Jean Schwieder

Schwieder

What is a ‘professional, and what qualifies one as such? In checking I find that a “professional” is a person who is: competent; efficient; experienced; licensed; qualified, and skillful. I wondered about my friends’ use of the word “professional.” And if we perhaps think differently.

It brought to mind an incident that happened to Boyd, my husband, when he was in a leadership position with US Wheat Associates. He was at a meeting in Boise and was walking from his motel room to the meeting site. A young woman was walking the same direction toward Boise High School, came up to him and asked what he was doing and where he was going. When he told her about the meeting she asked him what he did. Boyd in turn asked her what she thought he did. He was dressed in a suit, white shirt, and tie and was carrying a brief case. She thought for a minute and guessed probably a doctor or a lawyer. When he told her he was a farmer/rancher she looked him up and down with unbelief. Yes, Boyd looked and acted very “professional” when he was talking to that young girl.

In comparison, a week ago we spent a day branding our new calves before transporting them and their moms to summer pasture. That day Boyd had on his oldest shoes, baggy coveralls, a billed hat and gloves. Did he look professional? He was dressed appropriately for the task he was doing. All the other helpers were dressed similarly. A acted professional in doing their assigned jobs whether it was moving calves down the runway to the chute, to the person with a syringe ready to give the calf a shot or the person heating and applying the brand in the proper place on the calf. They all worked as a team and worked hard.

When the last calf came down the runway to the chute and was branded and castrated if it was a bull calf, then everyone helped clean up the area. They returned the meds and syringes back to the proper containers; shut gates; checked that calves were back with their moms; and at the same time the crew were are visiting and relieved to have finished a hard but necessary job.

They washed up and came into the house to eat. And in my mind they acted as “professional” as could be: courteous; polite; and appreciative.

Are these farmers and ranchers appreciated and accepted as professionals? Not according to my classmate, they didn’t have the suit and tie or a doctor’s white jacket on to signify professionalism.

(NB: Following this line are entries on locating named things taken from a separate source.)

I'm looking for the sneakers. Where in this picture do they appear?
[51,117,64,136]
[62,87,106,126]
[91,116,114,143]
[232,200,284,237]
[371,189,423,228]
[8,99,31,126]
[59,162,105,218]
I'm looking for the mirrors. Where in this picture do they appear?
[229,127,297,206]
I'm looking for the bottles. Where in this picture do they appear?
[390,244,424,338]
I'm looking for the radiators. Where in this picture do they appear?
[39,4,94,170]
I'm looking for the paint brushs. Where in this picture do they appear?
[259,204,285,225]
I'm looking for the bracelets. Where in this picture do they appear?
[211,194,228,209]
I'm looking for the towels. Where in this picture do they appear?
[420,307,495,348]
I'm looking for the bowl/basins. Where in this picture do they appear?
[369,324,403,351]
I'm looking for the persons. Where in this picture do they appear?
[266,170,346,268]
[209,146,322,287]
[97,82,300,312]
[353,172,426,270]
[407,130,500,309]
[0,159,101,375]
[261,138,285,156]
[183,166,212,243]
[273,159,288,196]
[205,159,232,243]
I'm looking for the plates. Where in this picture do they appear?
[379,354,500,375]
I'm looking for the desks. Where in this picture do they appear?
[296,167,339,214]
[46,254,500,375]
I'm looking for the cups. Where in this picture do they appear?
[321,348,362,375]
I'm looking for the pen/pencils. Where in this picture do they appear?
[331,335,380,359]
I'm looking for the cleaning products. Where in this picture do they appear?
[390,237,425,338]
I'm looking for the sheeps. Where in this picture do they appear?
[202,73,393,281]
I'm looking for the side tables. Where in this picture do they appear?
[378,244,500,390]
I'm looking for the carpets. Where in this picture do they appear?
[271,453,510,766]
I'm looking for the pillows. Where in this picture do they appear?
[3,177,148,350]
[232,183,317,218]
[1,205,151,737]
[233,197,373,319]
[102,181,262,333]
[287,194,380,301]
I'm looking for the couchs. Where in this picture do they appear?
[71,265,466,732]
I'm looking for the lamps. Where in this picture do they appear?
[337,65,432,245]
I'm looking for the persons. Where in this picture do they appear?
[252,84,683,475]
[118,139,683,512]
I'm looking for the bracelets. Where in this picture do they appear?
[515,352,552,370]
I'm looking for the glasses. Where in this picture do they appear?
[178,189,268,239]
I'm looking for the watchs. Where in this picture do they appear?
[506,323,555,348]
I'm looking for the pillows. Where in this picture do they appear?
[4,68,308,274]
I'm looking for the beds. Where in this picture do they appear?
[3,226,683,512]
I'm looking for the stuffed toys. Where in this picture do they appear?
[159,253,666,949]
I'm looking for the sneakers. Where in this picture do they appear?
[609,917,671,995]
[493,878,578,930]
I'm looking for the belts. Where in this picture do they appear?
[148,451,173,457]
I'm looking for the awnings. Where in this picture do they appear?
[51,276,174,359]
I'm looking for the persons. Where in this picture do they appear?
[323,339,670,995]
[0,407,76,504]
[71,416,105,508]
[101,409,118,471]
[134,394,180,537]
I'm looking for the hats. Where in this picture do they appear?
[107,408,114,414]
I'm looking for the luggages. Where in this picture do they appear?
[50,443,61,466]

My friend, and I still consider her a friend, perhaps used the wrong terminology for what she aspired for her children to become. Although I’m pretty sure they all went on to get a degree and maybe doctorate, those things don’t necessary make a person better than any other. Boyd got a degree in Animal Science at Utah State University in Logan, Utah. He taught school for over 20 years during the time when male teachers wore suits and ties, and he worked toward getting his Master’s Degree in education. After his retirement from teaching he went to farming/ranching full time plus progressed in leadership opportunities in agriculture serving on different boards and as Chairman of US Wheat Associates, a worldwide organization; plus visited many foreign countries as a representative of United States Grain Producers. He can put on the fancy clothes and meet with dignitaries and also wear the work clothes and take care of new born calves or greasy broken equipment. In my mind, he is indeed a

professional. Our seven children all have strong work ethics and are able to provide for themselves. Boyd’s example probably had a hand in inspiring this in them. What more should we ask for?

Let’s be careful about putting labels on people, either good or bad, without thinking of what they have and are accomplishing! There is honor in all work done honestly.